* [Source document]:
====

Sunshine Review

Director: Danny Boyle

Writer: Alex Garland

Starring: Cillian Murphy, Rose Byrne, Chris Evans, Mark Strong

Year: 2007

I can’t remember who it was who described the formula for a thriller, but it goes something like this: A man is on a crashing plane and the controls are damaged; at the last second he finds a parachute and jumps from the plane, only to find the parachute has a hole, and the emergency chute won’t open; at the last second it opens, only to find himself descending into a pool of ravenous crocodiles…and so on. Obviously, a thriller must subscribe to Murphy’s Law: “Whatever can go wrong, will go wrong, always in the worst way possible.”

Sunshine subscribes to Bogg’s law: “Murphy was an optimist.”

In the not too distant future, something has gone wrong with the sun – it’s not tanning quite as well as it used to. Science decides to attempt a big middle finger to the forces of the universe by sending a team into space to lay the smack down on that useless ball of gas with its very own, patented, problem resolving multi-tool: A nuke. Now, before you all start groaning and rolling your eyes as the movie decides to just “Hit it with SCIENCE!”, if the sun was actually going out, would you have a better idea? Didn’t think so.

Go ahead... be brilliant with this

What separates Sunshine from something like, say, Armageddon or The Core, is the verisimilitude with which director Boyle (Slumdog Millionaire) and writer Garland (28 Days Later) treat this whole show. Acknowledging that liberties have to be taken in order to actually tell a story, the team went to great pains to keep all the technology and theory as close to real world physics as possible. The absolutely stellar cast (and while Murphy is top billed, and rightly so, I reckon it’s the future Captain America who puts in the top performance) carry the ball with conviction – making you believe that these are a bunch of people who have been stuck together in a tin can for months and months on a last-ditch effort to save humanity.

Oh, so many things to go wrong here.

Fortunately for us, the film itself is not one of them. There is a mid-flick turn into horror-thriller territory which feels a little odd, and stretches credulity more than most else in the show, but I consider this a minor gripe. It looks good; it’s paced well; and Captain America’s in it. I DARE you to bad-mouth this to his face.

First the Nazis... then I'm coming for the damn Sun!

====

(Stored data entries)
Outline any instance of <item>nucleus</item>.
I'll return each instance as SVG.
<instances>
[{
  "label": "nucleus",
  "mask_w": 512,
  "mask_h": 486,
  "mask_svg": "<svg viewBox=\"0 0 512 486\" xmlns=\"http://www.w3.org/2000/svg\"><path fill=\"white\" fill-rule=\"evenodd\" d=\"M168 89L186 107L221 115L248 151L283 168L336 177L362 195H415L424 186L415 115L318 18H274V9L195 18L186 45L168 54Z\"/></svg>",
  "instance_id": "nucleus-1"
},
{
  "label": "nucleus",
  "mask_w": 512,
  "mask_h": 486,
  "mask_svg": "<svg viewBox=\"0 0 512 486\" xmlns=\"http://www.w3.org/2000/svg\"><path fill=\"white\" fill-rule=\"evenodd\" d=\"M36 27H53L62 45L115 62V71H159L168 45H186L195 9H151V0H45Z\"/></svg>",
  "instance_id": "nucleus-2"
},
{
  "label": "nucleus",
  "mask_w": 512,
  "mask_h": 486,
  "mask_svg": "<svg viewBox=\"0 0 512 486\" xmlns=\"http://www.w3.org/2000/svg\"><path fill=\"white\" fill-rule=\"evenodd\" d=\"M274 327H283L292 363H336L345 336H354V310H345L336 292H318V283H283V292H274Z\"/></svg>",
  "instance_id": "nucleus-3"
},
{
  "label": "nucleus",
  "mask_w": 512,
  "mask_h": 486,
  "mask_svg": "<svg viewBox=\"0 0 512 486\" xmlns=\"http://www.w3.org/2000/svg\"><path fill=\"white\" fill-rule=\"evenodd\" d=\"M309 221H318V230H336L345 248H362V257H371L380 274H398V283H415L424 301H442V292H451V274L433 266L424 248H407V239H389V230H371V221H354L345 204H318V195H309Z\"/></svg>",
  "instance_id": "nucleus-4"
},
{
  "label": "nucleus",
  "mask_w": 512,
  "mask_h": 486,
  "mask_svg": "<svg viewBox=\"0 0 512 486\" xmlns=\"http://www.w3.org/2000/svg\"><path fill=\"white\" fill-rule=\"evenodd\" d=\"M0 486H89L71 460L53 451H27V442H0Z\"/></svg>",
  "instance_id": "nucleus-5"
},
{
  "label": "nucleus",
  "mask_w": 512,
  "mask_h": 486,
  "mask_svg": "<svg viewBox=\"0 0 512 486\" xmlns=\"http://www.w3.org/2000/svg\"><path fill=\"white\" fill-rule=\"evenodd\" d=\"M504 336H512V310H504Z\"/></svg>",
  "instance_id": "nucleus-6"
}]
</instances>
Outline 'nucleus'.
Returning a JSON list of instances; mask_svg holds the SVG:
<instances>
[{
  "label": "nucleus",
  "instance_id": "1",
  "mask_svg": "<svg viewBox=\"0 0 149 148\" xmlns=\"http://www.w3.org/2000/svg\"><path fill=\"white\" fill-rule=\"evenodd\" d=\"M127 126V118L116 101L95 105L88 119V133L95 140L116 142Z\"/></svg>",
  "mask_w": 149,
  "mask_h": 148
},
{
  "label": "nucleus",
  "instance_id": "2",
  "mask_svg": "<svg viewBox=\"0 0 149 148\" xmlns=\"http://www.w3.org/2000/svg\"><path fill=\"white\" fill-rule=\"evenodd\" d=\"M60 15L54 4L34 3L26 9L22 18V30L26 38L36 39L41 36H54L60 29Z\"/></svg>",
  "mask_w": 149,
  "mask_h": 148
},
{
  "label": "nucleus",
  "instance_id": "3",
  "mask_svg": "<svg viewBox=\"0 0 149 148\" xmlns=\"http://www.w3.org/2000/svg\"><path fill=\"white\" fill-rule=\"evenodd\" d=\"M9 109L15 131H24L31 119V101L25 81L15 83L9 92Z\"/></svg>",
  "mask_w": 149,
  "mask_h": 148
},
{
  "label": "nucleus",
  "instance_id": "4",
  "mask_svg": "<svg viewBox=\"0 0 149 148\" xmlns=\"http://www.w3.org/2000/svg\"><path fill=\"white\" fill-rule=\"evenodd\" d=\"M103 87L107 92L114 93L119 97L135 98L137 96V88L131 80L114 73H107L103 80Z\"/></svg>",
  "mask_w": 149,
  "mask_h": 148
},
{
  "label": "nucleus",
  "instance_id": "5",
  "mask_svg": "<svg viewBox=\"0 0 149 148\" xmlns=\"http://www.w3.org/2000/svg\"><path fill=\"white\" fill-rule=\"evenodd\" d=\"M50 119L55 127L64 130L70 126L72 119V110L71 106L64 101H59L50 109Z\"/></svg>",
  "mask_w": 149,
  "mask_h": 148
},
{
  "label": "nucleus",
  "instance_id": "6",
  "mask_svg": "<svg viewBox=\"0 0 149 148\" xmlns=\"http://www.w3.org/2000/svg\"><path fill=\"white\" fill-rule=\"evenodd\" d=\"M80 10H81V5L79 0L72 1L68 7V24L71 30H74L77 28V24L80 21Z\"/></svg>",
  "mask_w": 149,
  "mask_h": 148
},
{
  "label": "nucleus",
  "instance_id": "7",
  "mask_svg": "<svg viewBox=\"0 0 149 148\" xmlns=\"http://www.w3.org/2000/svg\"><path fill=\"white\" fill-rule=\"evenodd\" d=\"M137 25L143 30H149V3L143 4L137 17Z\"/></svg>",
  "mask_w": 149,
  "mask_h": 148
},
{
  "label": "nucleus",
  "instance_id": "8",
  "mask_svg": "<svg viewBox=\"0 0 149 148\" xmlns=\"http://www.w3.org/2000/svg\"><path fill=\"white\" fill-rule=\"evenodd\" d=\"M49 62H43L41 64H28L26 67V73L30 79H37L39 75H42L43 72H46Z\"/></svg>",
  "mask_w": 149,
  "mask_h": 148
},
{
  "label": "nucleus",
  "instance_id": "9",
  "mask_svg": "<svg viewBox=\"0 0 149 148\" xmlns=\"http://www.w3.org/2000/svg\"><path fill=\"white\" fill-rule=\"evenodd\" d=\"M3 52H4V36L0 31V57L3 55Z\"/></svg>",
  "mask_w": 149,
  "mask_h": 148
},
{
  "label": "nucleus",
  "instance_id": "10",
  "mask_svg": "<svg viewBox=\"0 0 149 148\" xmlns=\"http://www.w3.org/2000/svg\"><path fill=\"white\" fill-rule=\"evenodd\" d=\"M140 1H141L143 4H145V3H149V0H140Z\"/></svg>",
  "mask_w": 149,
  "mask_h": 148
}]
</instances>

====

* [Set of tasks]:
1 – List the actors named on the "Starring" line of the Sunshine review.
2 – Carry on the Sunshine review from the point where it ends.
The listing is not needed for any of this work.

* [Answers]:
1 – Cillian Murphy, Rose Byrne, Chris Evans, Mark Strong

2 –
How To Enjoy It

Run this in the middle of a haunted-ship movie marathon along with Alien and Event Horizon. Then sleep with the lights on.

Rating – 4 out of 5 (Really Enjoyable)

3 thoughts on “Sunshine Review

  1. As it happens, I did bad-mouth it to his face. At the L.A. Film Festival in 2007, I told Chris Evans that his character was the one voice of reason among a crew of immature, bickering idiots.

    “Sunshine” is very pretty to look at, and the musical score is beautiful. But Alex Garland couldn’t write a convincing story to save his life. His idea of drama is to have his characters do dumb things (Let’s go off-course! Why should I have someone check the math? Of course, the captain and the mission’s most important member– a civilian, yet– should perform an incredibly risky repair!) until they find themselves in a world of trouble. And, unfortunately, spazz-boy Danny Boyle plays along with him.

    Sure, you got snookered by the “pretty.” It’s understandable. But “Sunshine” is, by no stretch of the imagination, an intelligent film.

    • I don’t think that Zee was claiming that this was a particularly intelligent film, merely that it was enjoyable so I’m not sure exactly how he got ‘snookered by the pretty.’ While I agree that there were some problems with the story, I think you’re exaggerating a bit regarding Alex Garland, it’s easy to make declarations like this after the fact. I would wager that most audience members accepted the explanations provided for the course deviation.

      As far as the Captain going outside to make repairs, that’s how space crews work. Nobody is just there giving orders, everybody has a task to do and if the Captain is the repair guy, then he’s the one going outside. As Zee pointed out, the major problems in the story crop up when the movie tries to make the transition into horror, ruining a lot of the nice setup.

      While you might have issues with some of his films, calling Danny Boyle a ‘spazz-boy’ is unnecessary. It’s easy to attack someone on the internet, but I would prefer to see a discussion of the film rather than the person.

    • Well…that gag backfired on me a little.

      I actually admire your gumption there, to be totally and ballsly (that a word?) honest in such a setting when I’m sure a lot of people just want to praise everyone and back-slap. It’s good to get dialogue going about films – from those who love a flick and those who don’t. It’s how film quality will improve…at least I hope. That’s the theory.

      I hear what you’re saying about what bugged you in the film – but those things didn’t bother me at all. It has been pointed out to me that I have low film standards (probably true), For a sci-fi thriller I found the explainations for the sequence of increasingly worse events to be satisfying – is it Carl Sagan smart? No. But it drew me in and I had a good time watching it.

      I can’t comment on any other works by either writer or director, because I haven’t seen anything else they’ve done )not even Slumdog!) – but since they are both industry professionals I have to assume that they are capable of a decent standard of film-making.